The conclusion above is predicated on the assumption that the bootstrap estimate of the standard error of the ratio
estimator is reasonably accurate. To check on the accuracy of the bootstrap estimator of standard error which
supplied the estimate of 0.105 used above, one could obtain a bootstrap estimate of the standard error of the
bootstrap estimator of the standard error of the ratio estimator. But this would involve a double bootstrapping
procedure. So E&T opted to estimate the standard error of the jackknife estimator of the standard error of the ratio
estimator instead (since one could then use the jackknife estimator of standard error to learn something about the
value of the standard error of interest and the uncertainty associated with an estimate of it).
The jackknife estimate of standard error is given by (10.34) on p. 136. (An explanation of the jackknife
estimate of standard error is delayed until Ch. 11, and some additional information will be given in later chapters.)
The jackknife estimate of standard error should be used only with smooth estimators (as is the case with the
jackknife estimate of bias). In some situations (more on this later), the jackknife estimator of standard error will
be clearly inferior to the bootstrap estimators of standard error.

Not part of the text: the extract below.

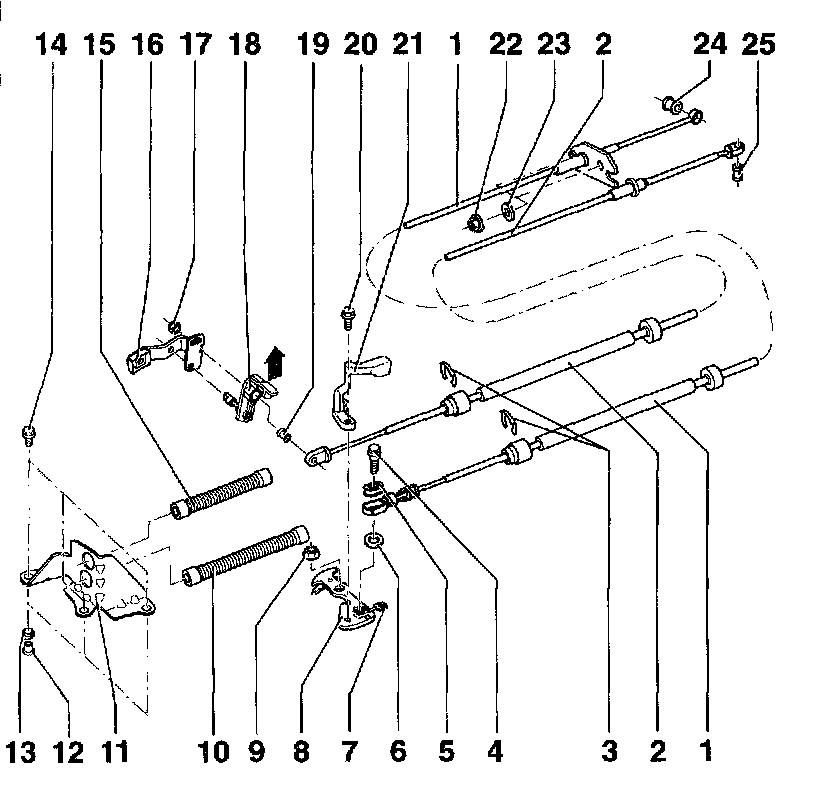 14 15 16 17 18 19 20 21 1 22 23 2 24 25

13 12 11 10 9 8 7 6 5 4 3 2 1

This R code can also be used to obtain the jackknife estimate of standard error given by (10.35) on p. 137.
E&T used 200 bootstrap replicates of the jackknife estimate of the standard error of the ratio estimator to estimate
the standard error of the jackknife estimator of the standard error of the ratio estimator. They found that in a
relative sense, there is considerably less uncertainty associated with jackknife standard error estimator in this
case, and this is generally true for estimating standard error and bias in other settings.
Near the end of Sec. 10.5, on the bottom part of p. 137, E&T consider an alternative type of bias, median
bias, given by (10.37). Basically, a median just replaces an expected value in the usual definition of bias.
The median bias of an estimator can be estimated using bootstrapping in a very obvious way. However, median bias is
not used a lot. Nevertheless, since the estimate of median bias can be computed with little extra work once the
replicates are obtained to produce a bootstrap estimate of (ordinary) bias,
this R code
can be used to estimate the median bias of the ratio estimator considered in Sec. 10.5.
Sec. 10.6 considers the dangerous practice of using an estimator of bias to develop a bias-corrected estimator.
The obvious form of a bias-corrected estimator is given by (10.40) on p. 138. If one uses the simple bootstrap
estimator of bias, (10.40) is equal to (10.41). Although bias-correction may seem like a good idea, the addition of
the bias correction term to an estimator can result in an increase in variance that is not offset by the reduction
in bias. (One way to check on this would be to use bootstrapping to obtain estimates of the standard errors of the
bias-corrected estimator, and the uncorrected estimator.)
I've never had much success with bias-corrected estimators, but there are some situations in which they perform well.
On p. 138, E&T suggest that bias correction may work okay with the ratio estimator from Sec. 10.5. Also, for
prediction error estimation, bias correction can be useful, since some estimators of prediction error have a bias
which is large relative to the standard error. (This last topic is considered in Ch. 17 of E&T.)